[練習課題]
**A)** リュ・シウォンのコラムから、「98年にヒットした『この世の」で始まり「望で生き続けることになった。」まで続く部分を一字も変えずに書き写す。
**B)** リュ・シウォンのコラムに書かれている内容をもとに、次の問いに答えてください。
(i) リュ・シウォンがデビューしたドラマは何か。
(ii) MBCドラマ『真実』で彼が演じたのはどのような役か。
(iii) 99年のKBS『折り鶴』で彼が演じたのは何の役か。
**C)** リュ・シウォンのコラムを、最後の文の後から書き継ぐ。

[記事]
====

コラム① リュ・シウォン その存在が周りを癒すプリンス

『美しき日々』でイ・ビョンホンの義理の弟役で、一人の女性を巡って火花を散らすソンジェを演じた。育ちがよさそうな優しそうな青年で、しかも母親思いなところに、見ていくうちに「この人いいわあ」とじわじわとファンになった人が多いのでは。
第一印象は、すっきりとは言い難い厚ぼったい顔のお兄さん。でも韓国ではとっても人気があると聞かされて「どうして?」と思った人の一人であるが、やはり見誤りであった。歌手、俳優、MCと何でもこなすオールラウンドプレーヤーで、ただ黙って歌っているときにはそれほどの魅力を発揮しているとは思えなかったが、この人はしゃべり出すと人なつこい微笑みとともに何とも言えない良い雰囲気が滲み出るのだ。やはり、目尻の下がり具合がチャームポイントだろう。年を経るごとに下がっていってるような気がするが、その目尻にしわをいっぱい寄せて微笑まれると「全て許す!」といった感じになる。鼻にかかったような低音の甘い声も魅力に拍車をかけている。

1994年KBSドラマ『フィーリング』でデビューして以降ずっと、感じの良い心優しい男性を演じ続けてきた。時には金持ちの2世だったり、また時には貧しい孤児だったりと背景は異なっていてもリュ・シウォンのソフトな温かさはいつも健在だ。2000年初めを50%突破という高視聴率で飾ったMBCドラマ『真実』でも彼のそんな魅力は炸裂していた。『真実』での役は国内でも10本の指に入る大財閥の御曹司。しかしそんなことを鼻にかけることもなく誠実で、チェ・ジウ演じる貧しい家の娘と恋に落ち、周りの反対も何のその、何があっても彼女を愛し続けるという男性なのだ。だいたい既に27歳(満で)だというのに大学生の役をやっても何の違和感もないというのはすごすぎる。

98年にヒットした『この世の果てまで』でも、孤児のキム・ヒソンを何があっても見守り続け、彼女が不治の病になっても結婚するという女性にとっての理想の男性を演じていた。こういう役を、「この人ならそうしそうだよね」と説得力を持って演じられる人はそういない。タフガイのヒーローというわけでなく普通っぽいところが親近感を抱かせる。ひと頃の織田裕二がこんな感じだった。ちなみに『真実』では当初事故で死ぬことになっていたのに視聴者からの「死なせないで」という強い希望で生き続けることになった。

99年のKBS『折り鶴』でも、カーレーサー役の彼はレース中に死ぬはずだったがこれも「死んじゃいや」の声多く、死なずに済んだという。リュ・シウォンは何度も視聴者によって命拾いをしているタレントなのだ。

====

[データ一覧]
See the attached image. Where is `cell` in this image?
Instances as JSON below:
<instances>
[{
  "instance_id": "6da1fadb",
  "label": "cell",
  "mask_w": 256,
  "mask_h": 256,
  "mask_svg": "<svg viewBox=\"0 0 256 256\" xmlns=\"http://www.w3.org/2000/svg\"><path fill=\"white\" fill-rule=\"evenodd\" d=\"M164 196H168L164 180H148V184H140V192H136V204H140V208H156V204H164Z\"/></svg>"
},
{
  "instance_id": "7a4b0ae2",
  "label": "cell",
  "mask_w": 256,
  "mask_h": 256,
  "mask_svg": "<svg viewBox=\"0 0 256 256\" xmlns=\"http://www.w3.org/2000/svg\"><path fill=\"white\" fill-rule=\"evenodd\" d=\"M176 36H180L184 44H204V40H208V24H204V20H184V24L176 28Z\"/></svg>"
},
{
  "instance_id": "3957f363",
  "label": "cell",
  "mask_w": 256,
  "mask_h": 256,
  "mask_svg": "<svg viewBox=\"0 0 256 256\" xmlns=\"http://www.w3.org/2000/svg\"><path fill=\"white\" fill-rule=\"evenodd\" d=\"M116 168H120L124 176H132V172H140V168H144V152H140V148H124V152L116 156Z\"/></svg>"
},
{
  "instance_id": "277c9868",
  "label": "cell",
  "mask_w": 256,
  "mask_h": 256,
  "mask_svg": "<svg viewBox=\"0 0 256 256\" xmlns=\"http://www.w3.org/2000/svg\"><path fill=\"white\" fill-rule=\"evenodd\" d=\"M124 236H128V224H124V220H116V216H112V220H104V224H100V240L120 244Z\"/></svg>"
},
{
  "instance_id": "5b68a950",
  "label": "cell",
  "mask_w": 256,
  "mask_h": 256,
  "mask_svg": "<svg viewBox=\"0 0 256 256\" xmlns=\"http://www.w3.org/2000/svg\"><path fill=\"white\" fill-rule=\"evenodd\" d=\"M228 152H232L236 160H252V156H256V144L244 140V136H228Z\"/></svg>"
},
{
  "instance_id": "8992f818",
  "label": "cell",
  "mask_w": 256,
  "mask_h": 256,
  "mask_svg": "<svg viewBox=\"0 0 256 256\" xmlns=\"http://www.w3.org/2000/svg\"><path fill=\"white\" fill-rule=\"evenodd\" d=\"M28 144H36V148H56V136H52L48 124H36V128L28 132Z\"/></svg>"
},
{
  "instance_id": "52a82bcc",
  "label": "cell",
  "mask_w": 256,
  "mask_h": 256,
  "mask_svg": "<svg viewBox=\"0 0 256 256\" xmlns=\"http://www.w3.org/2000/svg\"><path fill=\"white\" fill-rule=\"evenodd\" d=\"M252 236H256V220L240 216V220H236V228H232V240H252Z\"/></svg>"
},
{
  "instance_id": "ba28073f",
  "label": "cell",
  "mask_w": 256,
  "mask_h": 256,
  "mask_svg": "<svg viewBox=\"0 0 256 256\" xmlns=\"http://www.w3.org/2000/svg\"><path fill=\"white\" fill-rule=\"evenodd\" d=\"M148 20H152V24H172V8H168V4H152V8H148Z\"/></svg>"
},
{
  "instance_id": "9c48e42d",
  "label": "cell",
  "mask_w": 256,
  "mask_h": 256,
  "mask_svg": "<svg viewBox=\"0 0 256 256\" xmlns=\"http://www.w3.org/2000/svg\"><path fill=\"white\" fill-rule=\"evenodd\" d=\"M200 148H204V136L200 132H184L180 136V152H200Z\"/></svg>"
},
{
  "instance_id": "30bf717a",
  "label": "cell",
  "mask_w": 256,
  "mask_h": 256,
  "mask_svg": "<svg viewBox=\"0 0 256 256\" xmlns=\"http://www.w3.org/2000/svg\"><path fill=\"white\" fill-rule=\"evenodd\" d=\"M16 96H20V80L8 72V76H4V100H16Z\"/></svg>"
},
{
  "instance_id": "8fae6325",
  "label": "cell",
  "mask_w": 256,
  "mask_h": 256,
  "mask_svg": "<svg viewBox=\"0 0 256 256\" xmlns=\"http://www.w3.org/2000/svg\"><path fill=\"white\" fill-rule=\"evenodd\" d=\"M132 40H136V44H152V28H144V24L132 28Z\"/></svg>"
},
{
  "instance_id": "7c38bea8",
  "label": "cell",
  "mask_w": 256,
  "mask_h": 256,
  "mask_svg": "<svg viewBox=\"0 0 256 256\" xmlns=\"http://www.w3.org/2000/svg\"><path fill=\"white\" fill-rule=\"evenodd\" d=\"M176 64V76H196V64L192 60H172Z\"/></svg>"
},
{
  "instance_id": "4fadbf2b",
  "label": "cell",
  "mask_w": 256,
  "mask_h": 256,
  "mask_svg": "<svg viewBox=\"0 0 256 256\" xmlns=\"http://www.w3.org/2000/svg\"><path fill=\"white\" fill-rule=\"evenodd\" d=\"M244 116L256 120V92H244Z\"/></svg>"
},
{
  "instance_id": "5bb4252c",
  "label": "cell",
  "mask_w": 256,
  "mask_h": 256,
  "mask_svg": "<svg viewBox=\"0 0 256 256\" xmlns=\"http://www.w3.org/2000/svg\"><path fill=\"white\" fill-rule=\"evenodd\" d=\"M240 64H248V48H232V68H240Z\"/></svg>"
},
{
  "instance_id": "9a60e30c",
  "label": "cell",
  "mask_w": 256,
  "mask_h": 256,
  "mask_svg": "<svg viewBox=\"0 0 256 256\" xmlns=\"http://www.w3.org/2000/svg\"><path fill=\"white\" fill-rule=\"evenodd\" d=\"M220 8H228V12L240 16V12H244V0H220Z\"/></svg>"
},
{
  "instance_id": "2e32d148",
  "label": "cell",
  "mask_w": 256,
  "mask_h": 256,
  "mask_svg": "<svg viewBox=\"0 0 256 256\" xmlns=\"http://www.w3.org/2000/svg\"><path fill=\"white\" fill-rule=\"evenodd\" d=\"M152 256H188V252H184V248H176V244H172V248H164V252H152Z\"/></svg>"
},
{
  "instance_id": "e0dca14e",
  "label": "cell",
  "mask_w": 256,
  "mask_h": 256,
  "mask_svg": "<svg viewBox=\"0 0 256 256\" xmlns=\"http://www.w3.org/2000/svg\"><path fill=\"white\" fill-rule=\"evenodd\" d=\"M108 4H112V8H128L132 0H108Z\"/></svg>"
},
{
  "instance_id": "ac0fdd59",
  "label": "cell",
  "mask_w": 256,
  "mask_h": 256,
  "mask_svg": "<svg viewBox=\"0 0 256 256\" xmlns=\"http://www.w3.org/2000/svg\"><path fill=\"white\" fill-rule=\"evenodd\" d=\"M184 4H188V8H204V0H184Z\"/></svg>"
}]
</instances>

====

[解答一覧]
**A)**
98年にヒットした『この世の果てまで』でも、孤児のキム・ヒソンを何があっても見守り続け、彼女が不治の病になっても結婚するという女性にとっての理想の男性を演じていた。こういう役を、「この人ならそうしそうだよね」と説得力を持って演じられる人はそういない。タフガイのヒーローというわけでなく普通っぽいところが親近感を抱かせる。ひと頃の織田裕二がこんな感じだった。ちなみに『真実』では当初事故で死ぬことになっていたのに視聴者からの「死なせないで」という強い希望で生き続けることになった。

**B)**
(i) 1994年のKBSドラマ『フィーリング』
(ii) 国内でも10本の指に入る大財閥の御曹司
(iii) カーレーサー

**C)**
レーサーといえばリュ・シウォンは8年のキャリアを持つカーレーサーでもある。96年の初めに国際カーレーシングライセンスを取得し正式なレースにも何度か出場しているという。とにかく車が大好きでドラマの撮影に行くにもマネージャーでなく、自ら運転して行くこともあるらしい。だから『折り鶴』はまさに自分のためのドラマと思ったそうで、リュ・シウォンのりりしいレーサー姿とドライビングテクニックが楽しめる。

彼の実家は安東にある由緒ある名家だそうで、イギリスのエリザベス女王が韓国に来たときには彼の実家のある名門地域を代表してリュ・シウォンがホスト役に抜擢されたという。華やかな王子様風のデザインで有名なファッションデザイナー、アンドレ・キム氏の衣装を着て接待に務めるリュ・シウォンの姿は彼のお料理ブックの中で見ることが出来る。ちなみにこのお料理本はリュ・シウォンの小さい頃の写真なども載っていてファンは必見だ。

リュ・シウォン体面記
●2000年5月
最初にインタビューしたのがこの年。『真実』が大ヒットに終わって次回作ドラマの準備中というころだった。
場所はアックジョンドンのトサン公園前のおしゃれなカフェ『パパス』(注:今はもうないです)。我々が先について待っているとリュ・シウォン氏が登場。少し遅れたのを気にして息せき切ってお辞儀しながら入ってきた。バイクで来たらしく皮のドライバーズ手袋をして、目出し帽をかぶり、これからジョギングにでも行くかのようなスポーツパンツにトレーナー姿。何気ない格好なんだけど背が高くて顔が小さいからすらっとかっこいい!ドラマ『真実』では後半ちょっとぷっくりしている感じも受けたが実物は全然太ってない。スマートだ。チョと安心(笑)。入って座るなり、「君たちは何を頼みますか?」といって自らてきぱきとウェイターにオーダーしてくれた。結構仕切り屋である。しかも「これからこんなようなことを聞いていきますね」とインタビューの前説明をし始めた段階で、もう答え始めるし、「おいおい、まだ聞いてないんだってば…」。かなりのせっかちでもある(笑)。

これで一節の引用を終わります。